### Aim of the exercise
Please reproduce the text lines of the material below word for word, omitting the pictures.

[Spatial reasoning dataset excerpts]
══════════

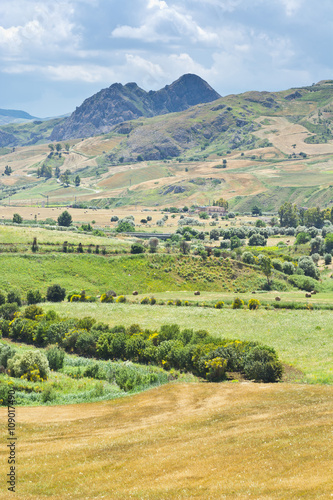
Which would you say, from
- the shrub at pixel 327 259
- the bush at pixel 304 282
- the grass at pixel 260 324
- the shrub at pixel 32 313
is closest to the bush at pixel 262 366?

══════════

### Solution
Which would you say, from
- the shrub at pixel 327 259
- the bush at pixel 304 282
- the grass at pixel 260 324
- the shrub at pixel 32 313
is closest to the bush at pixel 262 366?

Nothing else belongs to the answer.